Caccia anticipata di dieci giorni per andare incontro alle esigenze degli agricoltori. È questo il motivo che ha spinto la Provincia di Belluno a far partire la stagione venatoria il 21 agosto anziché il primo settembre. «Qualche giorno fa un agricoltore di Limana mi ha fermato dicendomi che nel suo campo di mais aveva trovato nove cervi intenti a mangiarsi le pannocchie», esordisce il consigliere provinciale con delega alla Caccia e Pesca, Franco De Bon. «E questo è solo un esempio di quanto succede pressoché quotidianamente nella nostra provincia con la fauna selvatica: parliamo di cervi, ma anche di cinghiali. Per questo motivo abbiamo chiesto di poter anticipare l’avvio della stagione di caccia degli ungulati». Da domenica, quindi, i cacciatori potranno iniziare a cacciare femmine e piccoli di cervo.
La scelta di colpire questi animali è stata presa ancora qualche anno fa nel territorio bellunese, con il via libera anche dell’Ispra: «Abbiamo chiesto ai cacciatori delle nostre riserve», tiene a precisare De Bon, «di uscire nei prossimi giorni e di concentrarsi nelle aree vicine ai campi coltivati per disturbare gli animali intenti a mangiarsi il raccolto». Spaventarli, ma anche rifilare qualche «fucilata cruenta», così da allontanare gli animali: «Il nostro obiettivo», spiega De Bon, «è duplice: mantenere la popolazione degli animali selvatici entro determinati numeri per sesso e classe di età, ma anche assicurare la conservazione e la riproduzione futura.

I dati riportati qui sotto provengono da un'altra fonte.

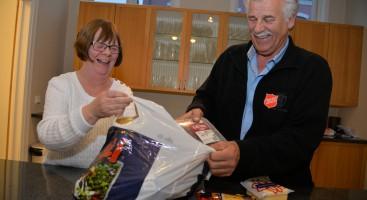PAKKER MATPOSER: Inga Simonsen og Kjell Arne Nordbø pakker mat i poser som blir gitt bort til mennesker som trenger litt ekstra støtte i hverdagen.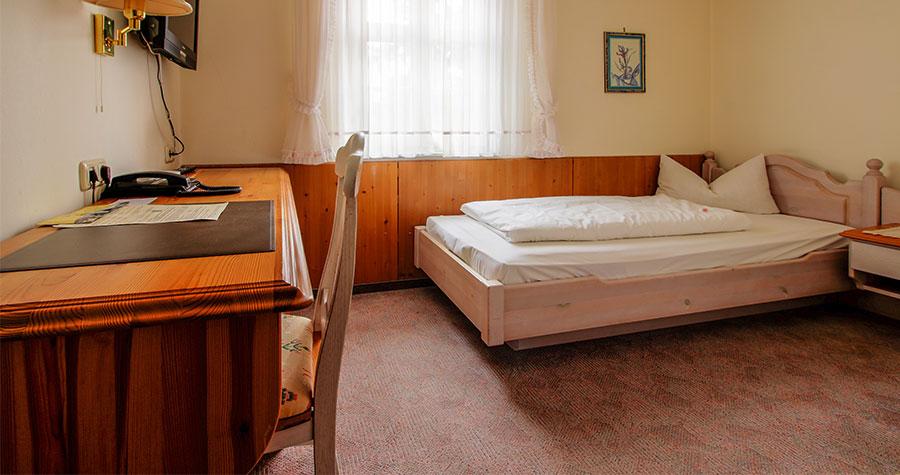 Einzelzimmer mit Bett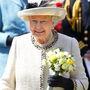 II. Erzsébet királynő biztosan büszke rá, mivel ő maga is elég gyakran hordja.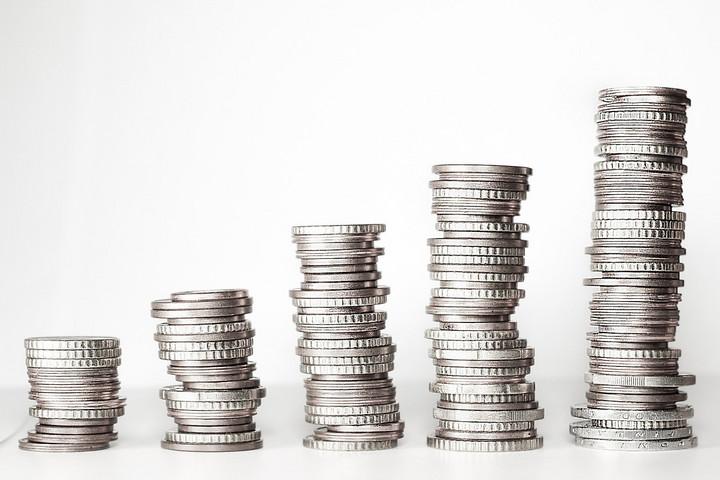 Júliustól 2 százalékkal csökkenhet a szociális hozzájárulási adó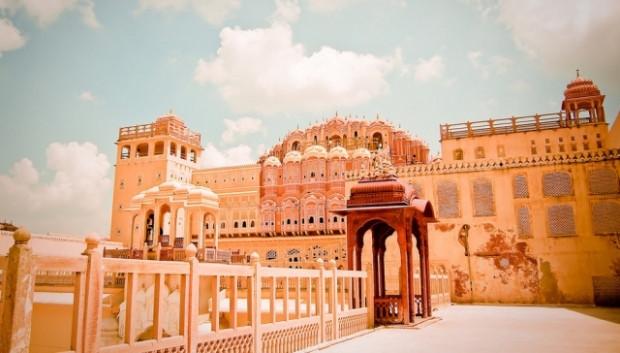 Gerçeküstü güzelliğe sahip Hindistan sarayları - Page 2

Anche se partiamo in anticipo, infatti, la stagione venatoria si interromperà da metà settembre fino a metà ottobre per la stagione degli amori tra gli ungulati». Per questi animali, ma anche per corvidi, gazze e altri uccelli dannosi per colture e allevamenti, il numero da abbattere è diviso per singola riserva: «Una volta raggiunto il numero dato, la caccia si interrompe. Questo per garantire proprio la loro riproduzione»», dice De Bon. Il consigliere provinciale è soddisfatto dei risultati finora ottenuti: «Con il piano venatorio avviato lo scorso anno, abbiamo visto che la popolazione selvatica si è stabilizzata. Questo significa che funziona il metodo pensato per mantenere l’equilibrio faunistico e ambientale, ma anche per evitare il propagarsi di malattie come può essere la peste suina africana, che si trasmette tra i cinghiali».

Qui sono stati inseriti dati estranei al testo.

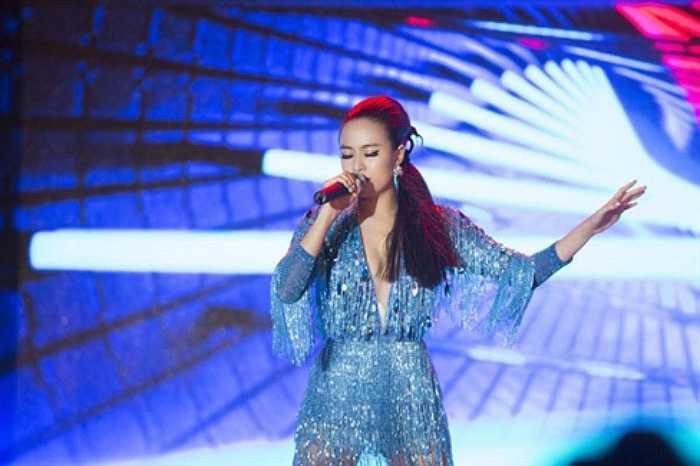 Nữ ca sỹ trở thành một trong những ca sỹ sexy nhất showbiz Việt.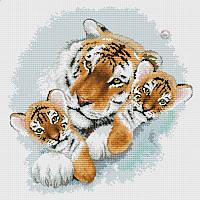 Набор для вышивания крестиком Тигрица и тигрята. Размер: 30,5*31 см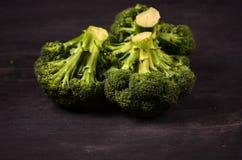 Broccoli på en svart bakgrund Arkivbild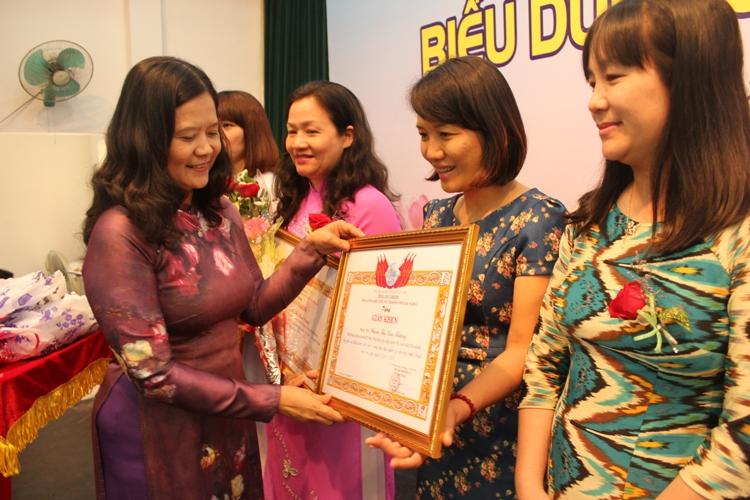 Hình ảnh phụ nữ Việt
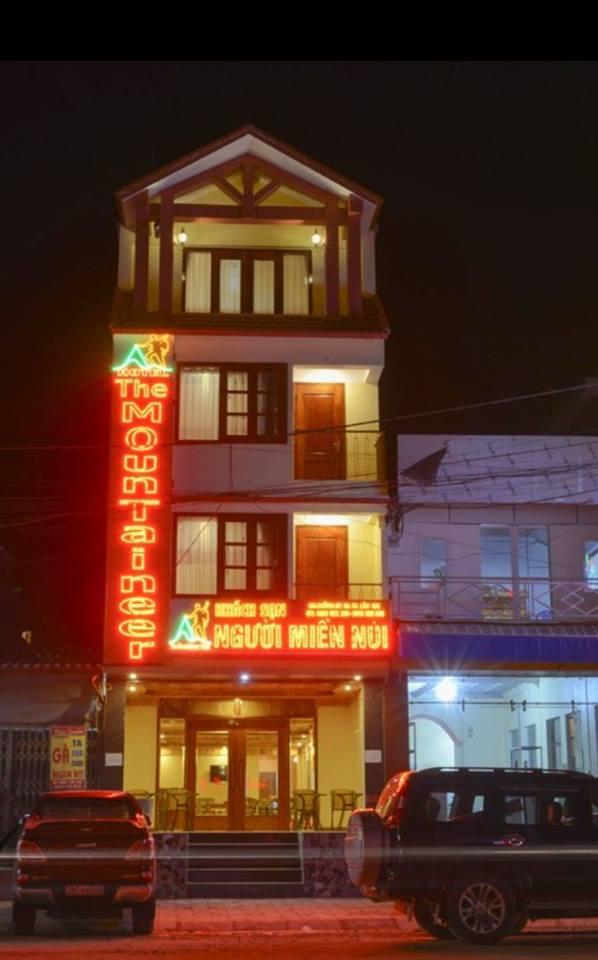 Khách sạn NGƯỜI MIỀN NÚI - Thị Trấn Sapa
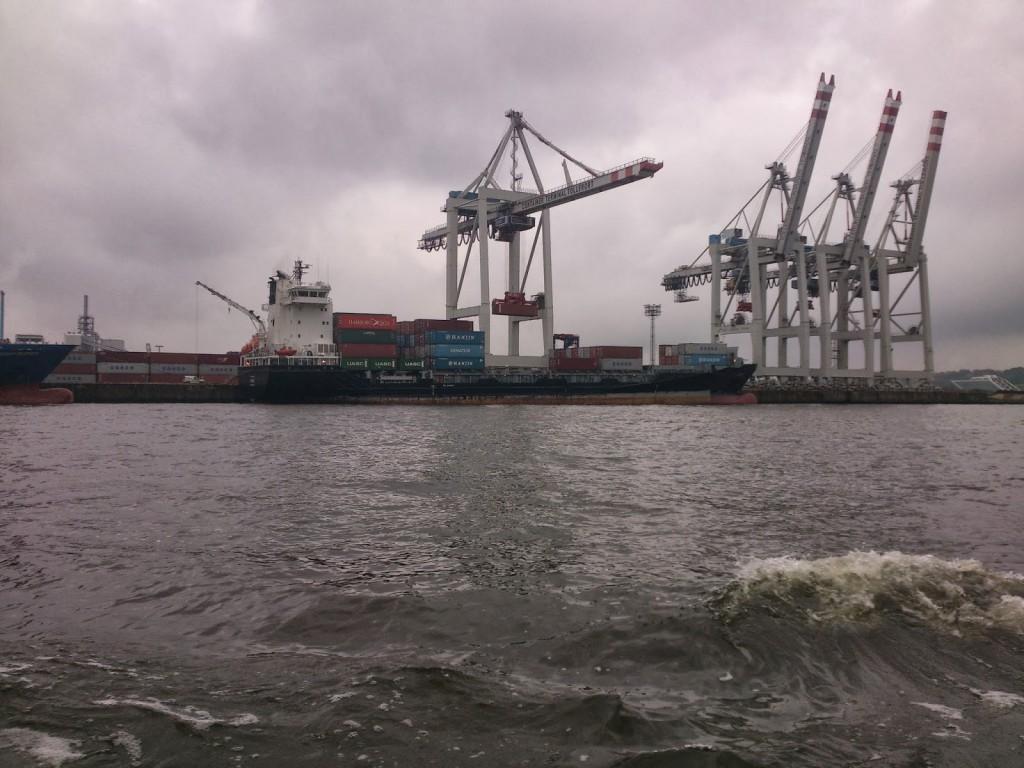 Die Ceres am Containerterminal Tollerort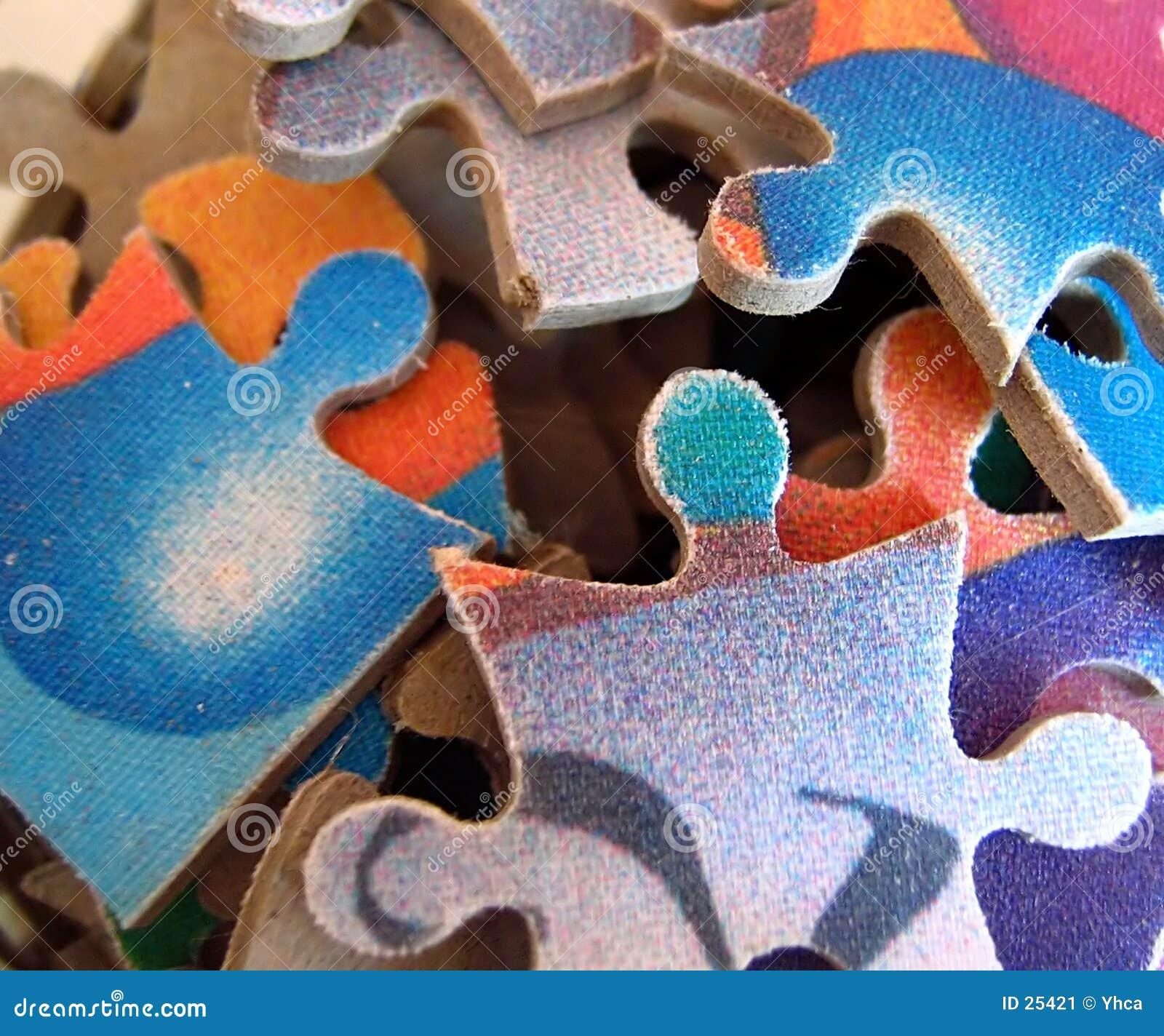 Parties colorées de puzzle denteux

De Bon tiene a sottolineare anche «il buon lavoro che i cacciatori stanno facendo per il censimento della fauna selvatica. I nostri agenti di polizia provinciale sono ridotti ai minimi termini, tanto che ormai alcune attività sono state assegnate ai cacciatori. Così da tenere in carico agli agenti solo il controllo di questa attività». Ma c’è anche un’altra novità: riguarda le riserve di caccia. Secondo la nuova norma veneta in materia, il collegio dei revisori dei conti, prima formato da soci di quella riserva, sarà sostituito da un revisore unico dei conti.

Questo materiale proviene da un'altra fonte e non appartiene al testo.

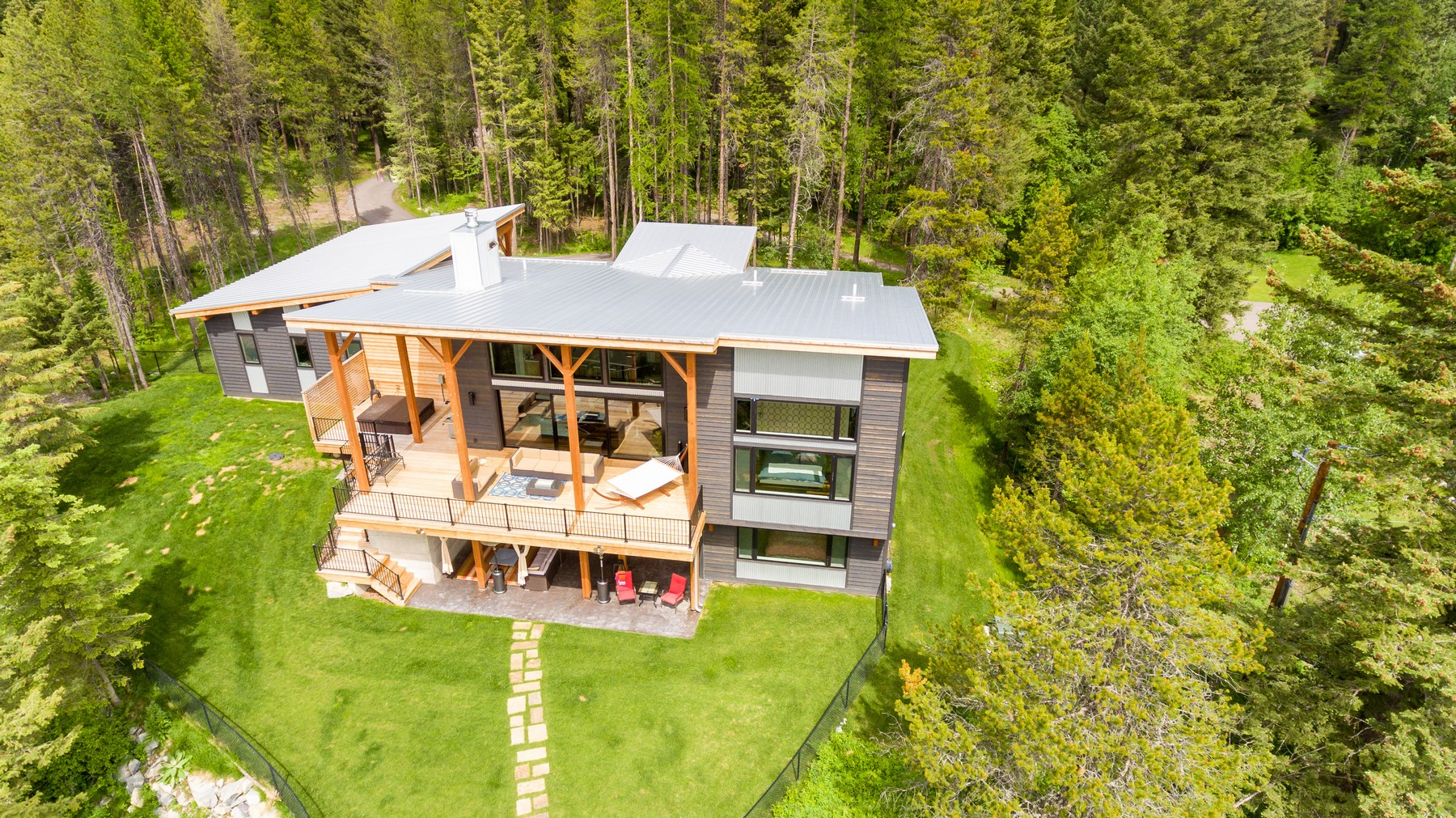 Additional photo for property listing at 664 Northwoods Dr , Whitefish, MT 59937 664  Northwoods Dr Whitefish, Montana 59937 United States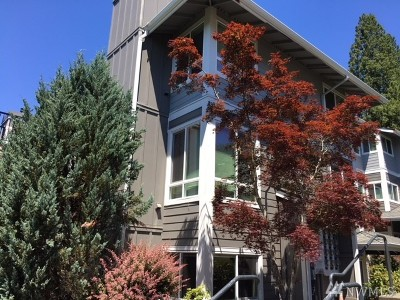 Bothell Condo/Townhouse For Sale: 3927 243rd Place SE #I-102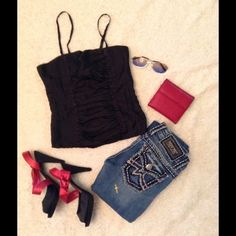 """Miss Me Irene   Gorgeous Miss Me size 25. Irene style. straight. Excellent like new condition, worn only a few times. Please ask questions about item you need   Please check out my closet  MissLela has your ❤️ ❤️ """"BundleLove """"♥️ ♥️ Miss Me Jeans Straight Leg"""
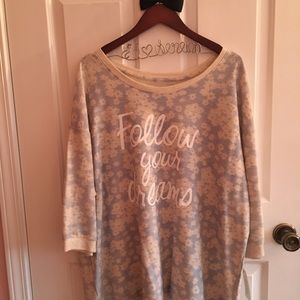 Floral FOLLOW YOUR DREAM pull over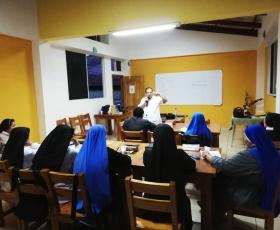 Curso de formación Misionera y Litúrgica en Isla Santa Cruz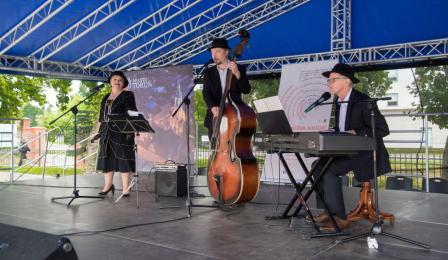 Koncert zespołu muzycznego Teatru Baj Pomorski.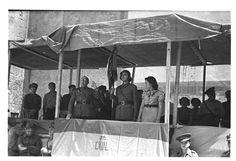 Bandera entregada al XIX c. ejército en Torrebaja ; Bandera entregada a la 28 División General Menéndez en Chelva (entre 1936 y 1939) - Finezas Valencia, Civilization, Spanish, War, Popular, Spanish Language, Popular Pins, Spain, Most Popular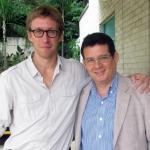 Con el escritor francés Sebastien Rutes, Medellín, Colombia, septiembre 2013.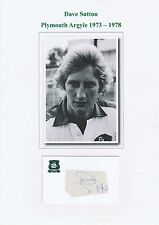DAVE SUTTON PLYMOUTH ARGYLE 1973-1978 ORIGINAL HAND SIGNED CUTTING/CARD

Un professionista (avvocato o commercialista) che dovrà essere iscritta a un albo specifico affisso al ministero dell’Economia e Finanza: «Se da un lato imporrà dei costi più elevati per le riserve, questa regola impedirà che chi controlla i conti sia anche chi i conti li redige», spiega il consigliere provinciale De Bona. «Non deve esserci commistione di compiti. Il revisore unico potrà essere un socio della riserva ma non potrà essere membro del comitato direttivo che è l’organo che decide le spese» (Corriere delle Alpi).